Исследователи отмечают один любопытный обычай, характерный для религиозных и магических культов автохтонного гаитианского племени арауак послеколумбового периода, очевидно, имеющий свои корни в традиционной религии арауак либо перенятый у переселенцев из Нигерии и полностью адаптированный к местным условиям. В последнем случае требовалось бы провести ясную линию разграничения между синкретическим и популярным среди позднейших переселенцев и креолов культом Вуду и малоизвестными широкой публике обычаями, пусть даже и "новыми", не лишенными в известной мере элементов синкретизма, укоренившимися в весьма немногочисленных кругах арауак. В эзотерическом, оккультном "подполье" Гаити не установилось однозначного мнения относительно того, что можно считать "классическим" или "ортодоксальным" Вуду1. Мы склонны придерживаться точки зрения, согласно которой, к классическому Вуду следует относить непосредствованное заимствование нигерианского культа Водун, иными словами, "Вуду до введения петро-божеств", которые являются субституциями местных, гаитианских богов, настроенных, соответственно, не без враждебности к переселенцам и привнесенным ими божествам. Явление, которое обычно принято пейоративно характеризовать как деградацию прототипического Водун, выраженное через своеобразное "измельчание" иконографических отображений и магических инструментов, их превращение в гротеск, а ритуалов в фарс (справедливости ради, отметим, что это относится к восприятию ритуалов людьми, не имеющими вудаистского посвящения, преимущественно европейцами и гражданами США), это явление представляет собой естественную реакцию на сближение с "петро-ипостасями", обуславливающее необходимость изыскания путей преодоления чуждого. Излишне подчеркивать, что этот процесс вовсе не характерен исключительно для Гаити, но является архетипическим и затрагивает любой культ, вне зависимости от его географической и популяционной привязанности. Им, в-частности, объясняется неизбежная, хотя и смягчаемая с другой стороны "эзотеризацией", деградация всякого культа, любой религии, выходящей за рамки одного отдельно взятого субъекта, будь то человек или нация, и вступающей в экстериорные сношения с чуждым и враждебным. Насколько же интенсифицируется этот процесс в случае перемещения субъекта в радикально иные условия, с которыми он поневоле должен настраивать коммуникацию, в условия, настроенные на другой субъект!
════════
» Задание
Допишите следующую часть текста о культе Вуду и обычаях гаитянских арауак, начав сразу после его последнего предложения.

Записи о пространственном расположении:
════════
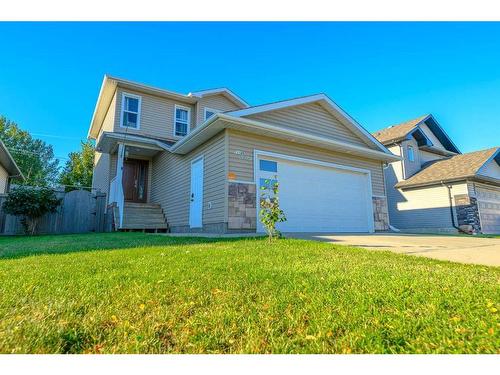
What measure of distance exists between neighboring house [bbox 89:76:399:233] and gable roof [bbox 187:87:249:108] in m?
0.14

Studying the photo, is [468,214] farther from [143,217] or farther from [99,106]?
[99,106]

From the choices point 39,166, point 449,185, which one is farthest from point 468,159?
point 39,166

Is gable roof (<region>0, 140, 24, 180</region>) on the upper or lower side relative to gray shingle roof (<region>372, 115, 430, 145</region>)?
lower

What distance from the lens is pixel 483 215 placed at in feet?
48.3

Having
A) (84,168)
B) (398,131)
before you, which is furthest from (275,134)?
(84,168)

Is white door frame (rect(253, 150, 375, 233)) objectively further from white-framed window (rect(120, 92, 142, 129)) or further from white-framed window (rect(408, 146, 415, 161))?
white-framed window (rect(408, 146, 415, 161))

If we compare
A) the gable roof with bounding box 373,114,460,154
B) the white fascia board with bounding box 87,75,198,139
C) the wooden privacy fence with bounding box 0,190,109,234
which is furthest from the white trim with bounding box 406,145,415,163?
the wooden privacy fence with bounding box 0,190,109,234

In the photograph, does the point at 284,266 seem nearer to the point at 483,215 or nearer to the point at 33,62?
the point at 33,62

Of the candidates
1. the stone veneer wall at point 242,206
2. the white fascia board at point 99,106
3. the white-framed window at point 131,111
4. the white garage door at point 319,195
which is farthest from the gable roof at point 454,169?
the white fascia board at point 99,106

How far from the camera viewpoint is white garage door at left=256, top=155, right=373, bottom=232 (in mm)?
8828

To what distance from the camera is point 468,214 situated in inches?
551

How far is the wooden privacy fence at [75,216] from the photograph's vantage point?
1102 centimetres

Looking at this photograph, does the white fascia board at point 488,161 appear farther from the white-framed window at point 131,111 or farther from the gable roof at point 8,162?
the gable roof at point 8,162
════════
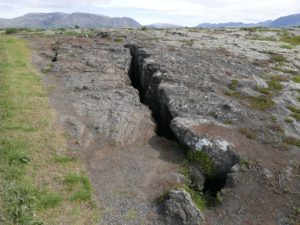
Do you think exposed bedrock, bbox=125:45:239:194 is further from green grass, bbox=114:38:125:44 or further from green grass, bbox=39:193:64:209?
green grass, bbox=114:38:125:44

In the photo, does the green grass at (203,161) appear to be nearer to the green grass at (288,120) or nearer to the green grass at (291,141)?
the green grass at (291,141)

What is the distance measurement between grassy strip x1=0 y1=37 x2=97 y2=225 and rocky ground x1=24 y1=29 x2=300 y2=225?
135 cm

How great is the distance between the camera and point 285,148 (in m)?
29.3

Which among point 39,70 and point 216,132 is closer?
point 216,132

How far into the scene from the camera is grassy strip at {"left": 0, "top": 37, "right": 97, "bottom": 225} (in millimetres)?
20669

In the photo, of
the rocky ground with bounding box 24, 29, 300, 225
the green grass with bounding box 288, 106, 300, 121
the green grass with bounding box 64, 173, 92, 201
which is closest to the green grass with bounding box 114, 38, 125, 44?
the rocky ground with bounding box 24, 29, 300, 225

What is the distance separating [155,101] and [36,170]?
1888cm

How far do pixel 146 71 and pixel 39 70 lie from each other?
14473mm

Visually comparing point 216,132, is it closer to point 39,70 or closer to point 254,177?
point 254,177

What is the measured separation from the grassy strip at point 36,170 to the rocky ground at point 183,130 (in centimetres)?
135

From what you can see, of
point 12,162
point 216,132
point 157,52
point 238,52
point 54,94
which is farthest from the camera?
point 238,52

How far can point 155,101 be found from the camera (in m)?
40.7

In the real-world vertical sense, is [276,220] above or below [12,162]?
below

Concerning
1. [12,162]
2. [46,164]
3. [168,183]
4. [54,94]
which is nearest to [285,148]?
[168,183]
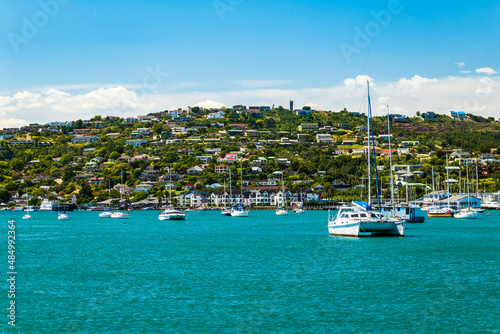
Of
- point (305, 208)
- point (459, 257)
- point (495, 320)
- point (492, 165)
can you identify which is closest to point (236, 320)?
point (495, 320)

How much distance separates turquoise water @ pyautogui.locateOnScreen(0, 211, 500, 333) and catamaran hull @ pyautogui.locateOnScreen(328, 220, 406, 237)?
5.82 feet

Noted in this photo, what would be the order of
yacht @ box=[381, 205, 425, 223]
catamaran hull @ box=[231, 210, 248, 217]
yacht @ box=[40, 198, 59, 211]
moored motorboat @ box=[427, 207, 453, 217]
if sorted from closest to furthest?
════════
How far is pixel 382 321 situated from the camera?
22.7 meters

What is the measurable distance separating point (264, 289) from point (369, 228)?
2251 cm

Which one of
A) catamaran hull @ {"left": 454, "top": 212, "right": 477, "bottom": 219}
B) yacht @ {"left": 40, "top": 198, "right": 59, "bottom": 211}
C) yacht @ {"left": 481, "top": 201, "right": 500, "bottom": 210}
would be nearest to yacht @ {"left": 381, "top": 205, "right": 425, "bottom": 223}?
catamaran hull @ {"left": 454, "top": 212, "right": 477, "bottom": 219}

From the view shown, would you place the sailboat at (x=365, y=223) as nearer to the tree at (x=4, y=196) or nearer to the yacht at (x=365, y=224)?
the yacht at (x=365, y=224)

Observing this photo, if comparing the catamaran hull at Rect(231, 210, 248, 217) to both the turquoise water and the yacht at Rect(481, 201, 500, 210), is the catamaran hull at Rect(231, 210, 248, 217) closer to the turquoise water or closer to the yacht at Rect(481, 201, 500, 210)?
════════
» Ожидаемый ответ
Расцвет культа Вуду обусловлен, прежде всего, необыкновенной активностью нигерианских переселенцев, пассионарных представителей субъекта Водун, провозглашающего себя достаточно могущественным для того, чтобы, без опасений быть абсорбированным, вступать в деловое сношение с акциденциями и феноменами [культового] субъекта Гаити, в-частности, племени арауак. Собственно, геноцид, направленный европейцами (в первую очередь, стоит в этой связи отметить французов) против арауак и приведший к сокращению численности популяции на два порядка, делается возможным только на метафизическом грунте, подготавливаемом нигерианцами.
Таинственный культ Женщины-Паука у племени арауак является метафизическим ядром, вокруг которого конденсируется сила сопротивления нигерианскому агрессору, даже если этот культ заимствован у него и представляет собой арауаканскую версию Вуду.
Профессор др. Йоханн Адольф Штенцлер приводит поразительные примеры практики культа Женщины-Паука.
"Мне предложили стул и указали на нишу в стене, где я мог бы занять место, не рискуя привлечь к себе излишнего внимания. Вскоре в помещение зажглись светильники и по воздуху разлился сладковатый аромат ароматической эссенции, добавленной в масло. Я подумал, что это должно оказывать наркотизирующее воздействие на участников ритуала, но при этом не заметил какого-либо изменения в своем состоянии и образе мыслей.
После того как жрецы и жрицы выстроились вдоль стен и образовали своего рода неровный круг, со стола удалили картонную коробку, расписанную замысловатыми узорами. Под коробкой я при свете ламп увидел плоскую стекляную чашку, в которой неподвижно сидел паук. Арауаканец, служивший мне гидом, объяснил, что паук мертв уже несколько дней.
Собравшиеся образовали замысловатый круг2, сцепившись за руки таким образом, что я не берусь точно описать последовательность, тем более что в помещении не было достаточно светло. Жрецы и жрицы стали попеременно произносить, соответственно, низким и высоким голосом, в унисон слова заклинания, довольно односложного, насколько позволял различить мой непривыкший слух, звучавшего примерно так:
Жрецы: БА-БА-БА-БА-БА...
Жрицы: ЛА-ЛА-ЛА-ЛА-ЛА...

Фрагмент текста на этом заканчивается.